In retrospect, I was never suited for journalism. I can write well, but that's not really a great (traditional) journalism skill. The finished product for hard news is fairly bland and paint by numbers. Anything else treads into entertainment-journalism and the kinds of things that have a bunch of people screaming "fake news." I call that Race-To-The-Bottom Journalism and it's very in vogue these days.
"AI-enhanced journalism offers a glimpse of the next knowledge economy" https://www.niemanlab.org/2019/06/droidward-and-botstein-can...
As a parallel, maybe journalists should pair with subject matter people (even subject matter generalists) rather than have them as “sources”. There are of course people who are great at both things (your Nate Silvers) but the whole process might be cheaper and more efficient if, gee, the New York Times would have a couple onstaff PhD economists (not star columnists) that sit in the newsroom trying to give shape to the facts about to be reported, side by side with journalists.
And it links to a book on the topic too.
> Roy Peter Clark... whittled down almost thirty years of experience in journalism, writing, and teaching into a series of fifty short essays on different aspects of writing
(disclosure: I am a former j-school professor)
Were you doing journalism for a web site?
/Degrees in journalism and communications (not to be confused with a communication degree)
I don't think this kind of induction training was typical - it was just put on by that particular company at that particular period.

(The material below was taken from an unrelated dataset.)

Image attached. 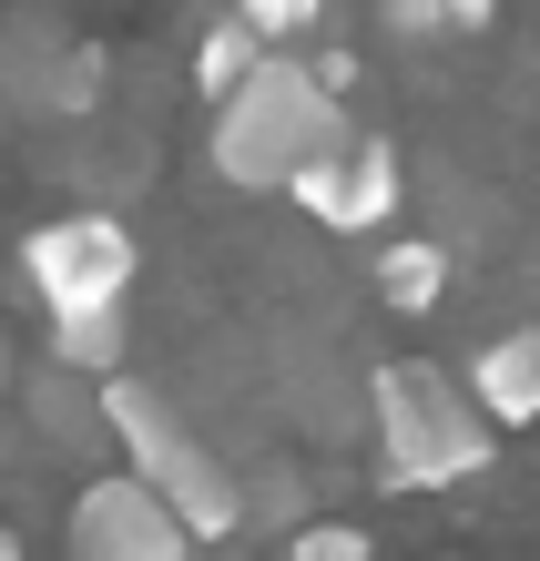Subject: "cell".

But it was very good. Shout out to the trainer who I still remember 30 years later. You were excellent Tim https://www.linkedin.com/in/tim-ring-33b7233
Larger companies have PR people to handle that kind of thing. In a startup, though, it could easily be a programmer who talks to the press, because there isn't anyone else.
I’ve done one, I’d recommend it. I have rarely talked to journalists, but the skills are useful in any situation where you’re being ‘grilled’, like a job interview.
Small things like putting the executive summary on top, starting every speech/article/email with a hook that tells the user why they care, etc. If a bunch of coders could master those skills, and combine it with data analysis and web design skills, then they could become a force that can compete with the mainstream media.
Time for me to learn jQuery and create a startup.
Programmers don't typically have to do journalism. They do have to write, but writing =/= journalism. If we're talking about writing classes for programmers, personally I don't think there's anything special about the programmer use case, as opposed to "writing in professional contexts" in general.
If you currently work at the NYT as a data-science researcher, doing the job that journalists without data-science experience can’t do, and you see your job imperilled by this, you’ll want to do exactly what these journalists are doing, but in reverse: Expanding their role to something they didn’t previously do in order to stay competitive in the job market.